RECORDS TO USE:
..........

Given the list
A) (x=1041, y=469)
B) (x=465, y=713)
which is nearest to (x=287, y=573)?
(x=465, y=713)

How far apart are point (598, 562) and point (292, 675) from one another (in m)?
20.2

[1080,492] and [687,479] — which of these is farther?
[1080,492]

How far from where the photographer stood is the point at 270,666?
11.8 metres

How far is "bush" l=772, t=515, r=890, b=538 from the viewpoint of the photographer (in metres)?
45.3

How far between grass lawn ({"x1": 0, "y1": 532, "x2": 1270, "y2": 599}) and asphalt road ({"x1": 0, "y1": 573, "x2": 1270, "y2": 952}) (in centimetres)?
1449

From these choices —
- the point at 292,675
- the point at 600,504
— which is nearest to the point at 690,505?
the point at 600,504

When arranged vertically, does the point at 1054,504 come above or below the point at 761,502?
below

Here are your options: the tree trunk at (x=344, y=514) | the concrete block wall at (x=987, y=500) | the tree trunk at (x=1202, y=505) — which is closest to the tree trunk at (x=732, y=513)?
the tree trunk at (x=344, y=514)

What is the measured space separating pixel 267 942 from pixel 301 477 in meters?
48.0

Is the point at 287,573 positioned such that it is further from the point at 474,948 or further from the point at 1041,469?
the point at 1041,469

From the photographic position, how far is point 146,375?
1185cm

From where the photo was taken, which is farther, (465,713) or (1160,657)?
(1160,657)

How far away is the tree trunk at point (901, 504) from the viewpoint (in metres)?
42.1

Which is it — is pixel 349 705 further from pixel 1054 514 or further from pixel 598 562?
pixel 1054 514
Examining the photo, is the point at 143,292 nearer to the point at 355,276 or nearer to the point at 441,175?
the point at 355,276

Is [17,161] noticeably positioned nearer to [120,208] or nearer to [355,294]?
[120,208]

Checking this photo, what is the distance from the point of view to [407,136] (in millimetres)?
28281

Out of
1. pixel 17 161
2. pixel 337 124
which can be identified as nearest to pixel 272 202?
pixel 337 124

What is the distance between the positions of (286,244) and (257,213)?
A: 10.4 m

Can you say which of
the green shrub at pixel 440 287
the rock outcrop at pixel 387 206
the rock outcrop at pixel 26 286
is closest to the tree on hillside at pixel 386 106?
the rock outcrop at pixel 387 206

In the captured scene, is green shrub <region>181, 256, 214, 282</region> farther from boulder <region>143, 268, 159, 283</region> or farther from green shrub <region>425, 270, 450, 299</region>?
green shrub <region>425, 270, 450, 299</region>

..........

THE TASK: Everything from the line that contains "What is the distance between" through the end of the records must be duplicated exactly, and nothing outside that range.

EXPECTED ANSWER:
What is the distance between the positions of (286,244) and (257,213)?
A: 10.4 m

Can you say which of
the green shrub at pixel 440 287
the rock outcrop at pixel 387 206
the rock outcrop at pixel 26 286
is closest to the tree on hillside at pixel 386 106?
the rock outcrop at pixel 387 206

In the captured scene, is green shrub <region>181, 256, 214, 282</region> farther from boulder <region>143, 268, 159, 283</region> or farther from green shrub <region>425, 270, 450, 299</region>?
green shrub <region>425, 270, 450, 299</region>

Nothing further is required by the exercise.